Overview:
Petit-Goâve honored and laid to relaxation Saturday, Nov. 15, the 18 individuals, together with 10 youngsters, swept away by the La Digue River throughout Hurricane Mélissa. As grief and anger mount, residents demand pressing motion from a authorities struggling to confront local weather vulnerability, environmental degradation and recurring pure disasters.
PETIT-GOAVE, Haiti— In some of the painful moments within the city’s current historical past, Petit-Goâve laid to relaxation 18 residents — together with 10 youngsters — who had been swept away by the rising La Digue River throughout Hurricane Mélissa’s lethal passage.

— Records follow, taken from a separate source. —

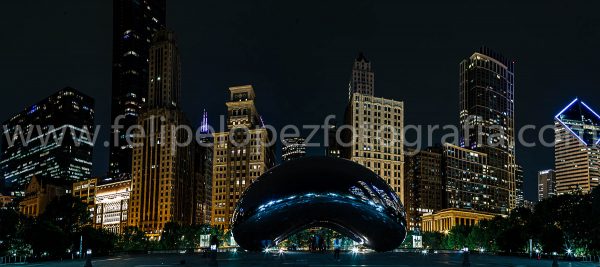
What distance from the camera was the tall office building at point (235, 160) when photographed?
16425cm

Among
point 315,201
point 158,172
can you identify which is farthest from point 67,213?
point 158,172

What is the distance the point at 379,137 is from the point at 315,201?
133 metres

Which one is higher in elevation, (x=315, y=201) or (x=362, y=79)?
(x=362, y=79)

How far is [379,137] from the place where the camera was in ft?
509

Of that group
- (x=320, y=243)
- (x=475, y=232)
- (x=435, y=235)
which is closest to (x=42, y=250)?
(x=320, y=243)

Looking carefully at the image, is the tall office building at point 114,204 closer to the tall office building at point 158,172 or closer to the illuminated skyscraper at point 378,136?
the tall office building at point 158,172

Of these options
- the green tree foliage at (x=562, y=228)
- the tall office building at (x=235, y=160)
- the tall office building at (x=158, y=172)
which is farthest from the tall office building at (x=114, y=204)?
the green tree foliage at (x=562, y=228)

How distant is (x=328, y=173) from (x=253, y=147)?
473 ft

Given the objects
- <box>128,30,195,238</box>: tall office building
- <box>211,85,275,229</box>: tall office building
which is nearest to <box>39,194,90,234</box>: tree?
<box>211,85,275,229</box>: tall office building

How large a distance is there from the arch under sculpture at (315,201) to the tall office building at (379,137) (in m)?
126

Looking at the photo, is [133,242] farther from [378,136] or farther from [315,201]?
[315,201]

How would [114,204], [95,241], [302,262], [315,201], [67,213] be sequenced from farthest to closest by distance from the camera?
[114,204]
[67,213]
[95,241]
[302,262]
[315,201]

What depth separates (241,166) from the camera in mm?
166250

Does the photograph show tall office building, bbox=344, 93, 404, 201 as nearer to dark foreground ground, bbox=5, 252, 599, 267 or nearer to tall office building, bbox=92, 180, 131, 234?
tall office building, bbox=92, 180, 131, 234
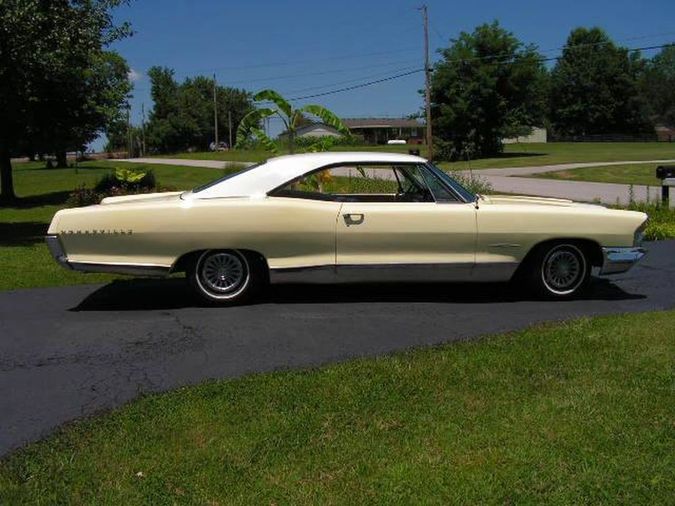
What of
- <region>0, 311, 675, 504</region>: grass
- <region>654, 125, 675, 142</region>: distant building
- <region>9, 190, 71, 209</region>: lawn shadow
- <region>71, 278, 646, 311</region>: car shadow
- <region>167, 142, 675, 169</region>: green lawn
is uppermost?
<region>654, 125, 675, 142</region>: distant building

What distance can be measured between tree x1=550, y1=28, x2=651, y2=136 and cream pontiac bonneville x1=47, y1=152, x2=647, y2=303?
10406cm

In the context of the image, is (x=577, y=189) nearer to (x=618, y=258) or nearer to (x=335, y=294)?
(x=618, y=258)

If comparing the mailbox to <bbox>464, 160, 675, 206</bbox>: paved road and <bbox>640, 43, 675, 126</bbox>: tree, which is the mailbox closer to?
<bbox>464, 160, 675, 206</bbox>: paved road

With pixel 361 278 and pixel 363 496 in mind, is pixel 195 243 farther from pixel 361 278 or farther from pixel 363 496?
pixel 363 496

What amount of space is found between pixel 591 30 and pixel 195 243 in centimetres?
12132

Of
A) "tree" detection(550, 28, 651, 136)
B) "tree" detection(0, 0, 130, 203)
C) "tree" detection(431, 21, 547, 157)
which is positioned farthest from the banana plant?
"tree" detection(550, 28, 651, 136)

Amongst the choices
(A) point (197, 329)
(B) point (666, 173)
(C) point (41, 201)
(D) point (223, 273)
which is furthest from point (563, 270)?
(C) point (41, 201)

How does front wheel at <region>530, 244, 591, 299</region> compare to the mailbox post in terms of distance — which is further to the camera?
the mailbox post

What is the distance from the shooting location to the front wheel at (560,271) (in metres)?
6.93

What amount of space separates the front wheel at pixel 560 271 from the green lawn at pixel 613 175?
66.8 feet

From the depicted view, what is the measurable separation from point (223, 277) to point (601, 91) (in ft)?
350

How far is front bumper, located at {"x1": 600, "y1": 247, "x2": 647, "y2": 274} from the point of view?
6.88 m

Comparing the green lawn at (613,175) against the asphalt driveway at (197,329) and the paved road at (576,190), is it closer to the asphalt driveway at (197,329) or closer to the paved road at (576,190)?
the paved road at (576,190)

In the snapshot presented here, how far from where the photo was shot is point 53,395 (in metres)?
4.48
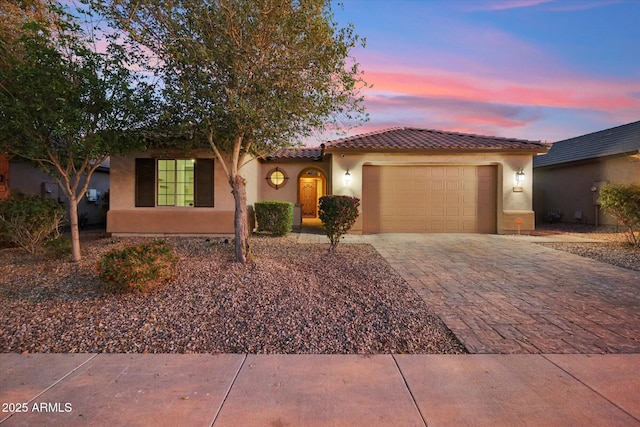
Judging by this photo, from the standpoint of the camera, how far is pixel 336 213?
8.09 meters

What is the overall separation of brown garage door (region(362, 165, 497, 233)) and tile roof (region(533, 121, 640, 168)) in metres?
6.31

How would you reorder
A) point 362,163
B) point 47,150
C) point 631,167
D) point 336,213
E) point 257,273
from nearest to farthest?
point 257,273 → point 47,150 → point 336,213 → point 362,163 → point 631,167

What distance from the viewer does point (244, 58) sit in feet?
19.5

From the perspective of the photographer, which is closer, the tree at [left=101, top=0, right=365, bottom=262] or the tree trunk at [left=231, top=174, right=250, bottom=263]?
the tree at [left=101, top=0, right=365, bottom=262]

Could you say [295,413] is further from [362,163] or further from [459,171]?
[459,171]

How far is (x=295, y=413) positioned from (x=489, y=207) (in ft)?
Result: 39.3

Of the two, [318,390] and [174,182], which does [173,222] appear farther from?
[318,390]

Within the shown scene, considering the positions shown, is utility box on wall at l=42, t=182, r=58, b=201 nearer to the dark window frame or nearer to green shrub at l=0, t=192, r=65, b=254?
the dark window frame

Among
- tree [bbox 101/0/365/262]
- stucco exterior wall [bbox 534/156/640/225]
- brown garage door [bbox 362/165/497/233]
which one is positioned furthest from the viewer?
stucco exterior wall [bbox 534/156/640/225]

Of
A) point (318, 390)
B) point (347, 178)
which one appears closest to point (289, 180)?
point (347, 178)

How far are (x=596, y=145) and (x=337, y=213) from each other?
1495 cm

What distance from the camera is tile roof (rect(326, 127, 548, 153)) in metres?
11.7

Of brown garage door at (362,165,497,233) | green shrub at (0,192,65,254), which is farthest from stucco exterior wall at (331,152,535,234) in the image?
green shrub at (0,192,65,254)

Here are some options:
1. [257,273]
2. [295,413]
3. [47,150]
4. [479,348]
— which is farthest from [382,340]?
[47,150]
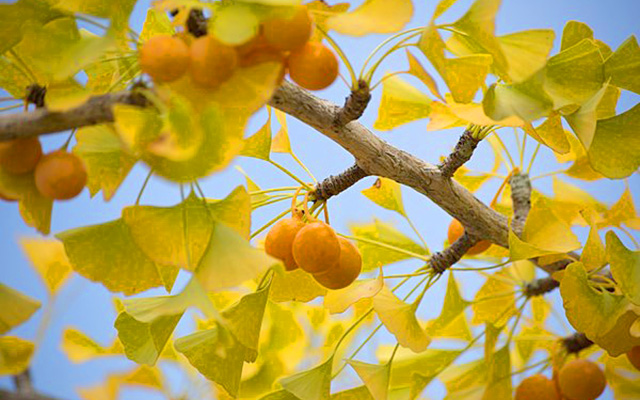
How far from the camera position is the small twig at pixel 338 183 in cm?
45

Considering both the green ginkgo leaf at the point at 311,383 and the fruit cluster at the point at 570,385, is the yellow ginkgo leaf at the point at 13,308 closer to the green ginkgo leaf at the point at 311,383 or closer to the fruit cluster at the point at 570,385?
the green ginkgo leaf at the point at 311,383

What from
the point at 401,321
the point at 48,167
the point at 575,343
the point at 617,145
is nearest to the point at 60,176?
the point at 48,167

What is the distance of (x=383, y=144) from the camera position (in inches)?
17.3

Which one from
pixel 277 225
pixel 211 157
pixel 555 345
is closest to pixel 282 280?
Answer: pixel 277 225

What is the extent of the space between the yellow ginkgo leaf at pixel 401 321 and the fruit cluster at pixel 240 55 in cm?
18

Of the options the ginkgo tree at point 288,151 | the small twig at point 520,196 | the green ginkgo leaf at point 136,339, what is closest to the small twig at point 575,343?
the ginkgo tree at point 288,151

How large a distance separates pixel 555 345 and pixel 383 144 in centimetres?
28

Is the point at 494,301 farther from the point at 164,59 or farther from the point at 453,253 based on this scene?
the point at 164,59

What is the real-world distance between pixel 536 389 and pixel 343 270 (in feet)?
0.78

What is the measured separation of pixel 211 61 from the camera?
30 cm

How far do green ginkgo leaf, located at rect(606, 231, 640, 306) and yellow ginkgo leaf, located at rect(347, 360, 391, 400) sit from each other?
0.55 ft

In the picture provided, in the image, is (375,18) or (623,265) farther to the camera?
(623,265)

A whole bunch gathered within the city sq. about 42 miles southwest of Port-au-Prince on Saturday, Nov. 15, for a collective funeral mourning and honoring lives misplaced within the brutal October storm. They cried, sang and demanded pressing authorities motion as Haiti faces one more lethal reminder of its vulnerability to pure disasters.
From early morning, rows of 18 coffins lined the Place d’Armes, drawing a silent crowd. Households clung to one another as hymns rose above the sound of sobbing. Among the many mourners was a girl who recognized herself solely as Patricia, citing privateness issues. She misplaced six kin.
“I misplaced the whole lot I had,” she whispered in Creole, earlier than collapsing in tears.
Native authorities mentioned the victims had been carried away when the La Digue River burst its banks after torrential rains. Based on Nozalito Soliman, an Administrative Council member (CASEC) for the twelfth communal part of Petit-Goâve, years of uncared for riverbank upkeep and the absence of dredging work magnified the destruction.
“We’ve got been sounding the alarm,” Soliman mentioned. “With out intervention, the river was a disaster ready to occur.”

Hurricane Melissa severely impacted the West Division’s commune because it moved over Haiti, leading to not less than 25 deaths within the space when the river all of a sudden flooded. In a preliminary report after the storm, civil safety authorities mentioned {that a} robust present within the La Digue River additionally left 10 individuals lacking, together with 5 members of the identical household.
Hurricane Mélissa struck as Haiti stays overwhelmed by overlapping crises — gang violence, political instability, mass displacement, meals insecurity and a weakened state. The nation is among the many most climate-vulnerable on this planet, the place deforestation, unregulated building and poor watershed administration routinely flip heavy rains into lethal floods.
For a lot of in Petit-Goâve, Mélissa’s destruction appears like a recurring nightmare: the devastating August 2021 earthquake, Hurricane Matthew in 2016, current lethal floods and numerous different native disasters that got here earlier than.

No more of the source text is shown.